Nilgün Cerrahoğlu
Nilgün Cerrahoğlu nilgun@cumhuriyet.com.tr Son Yazısı / Tüm Yazıları

KIRIM 1: Kırım'ın en güzel 'yalı'sı Yalta

03 Ekim 2012 Çarşamba

Yalta’ya girdiğimiz anda kulağımıza ulaşan ilk haber Erdoğan’ın Ukrayna çıkarması için yaşanan telaş oldu…

Yalta’nın son çarlık sarayı “Livadiya”da uluslararası çok taraflı bir toplantıya katılması beklenen Türk Başbakanı için “otel rezervasyonu” sorun olmuştu. Kentin beş yıldızlı otel kategorisine giren tek oteli Oreanda’da… Başbakan için şaka değil “80 oda” istenmekteydi…

Başka ülkelerin devlet başkanları, başbakanları da naçizane aynı toplantıya katıldığından seferber edilen iyi niyete rağmen, 80 oda bir türlü bulunamamaktaydı.
------
Yalta konulu metne göre, Türk Başbakanı için Oreanda otelinde kaç oda istenmekteydi?

#### [Gösterilen Veriler]
------
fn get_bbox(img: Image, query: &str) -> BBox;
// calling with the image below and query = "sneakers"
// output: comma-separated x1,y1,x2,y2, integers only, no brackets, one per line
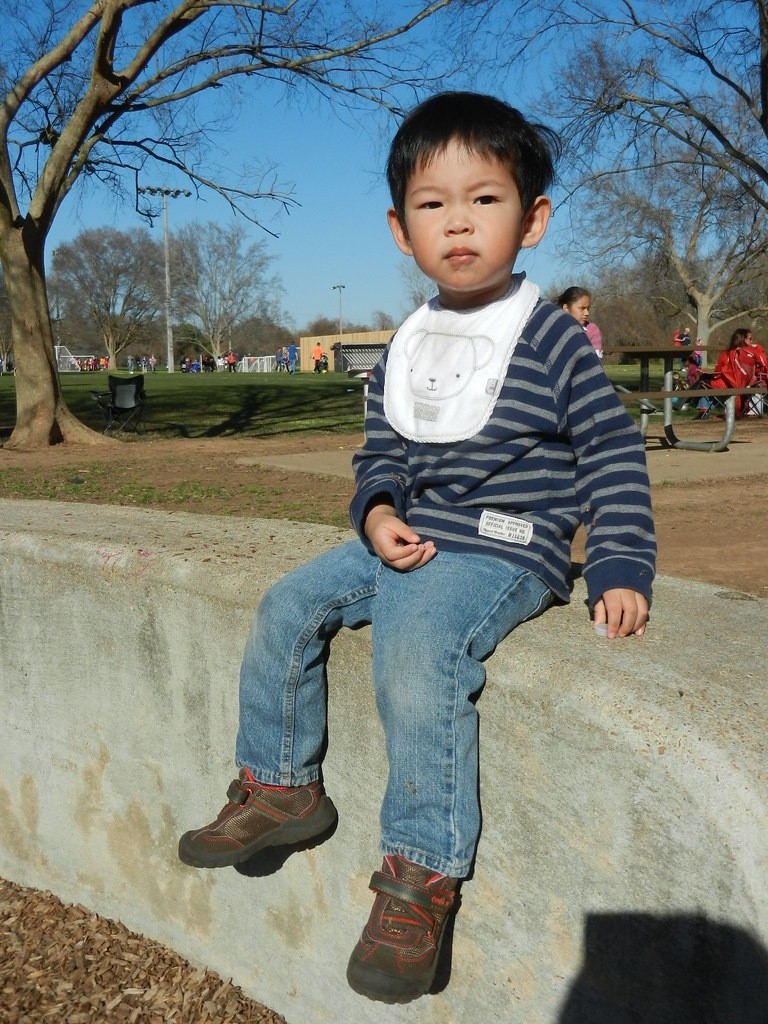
------
#### [Görevin Yanıtı]
80 oda.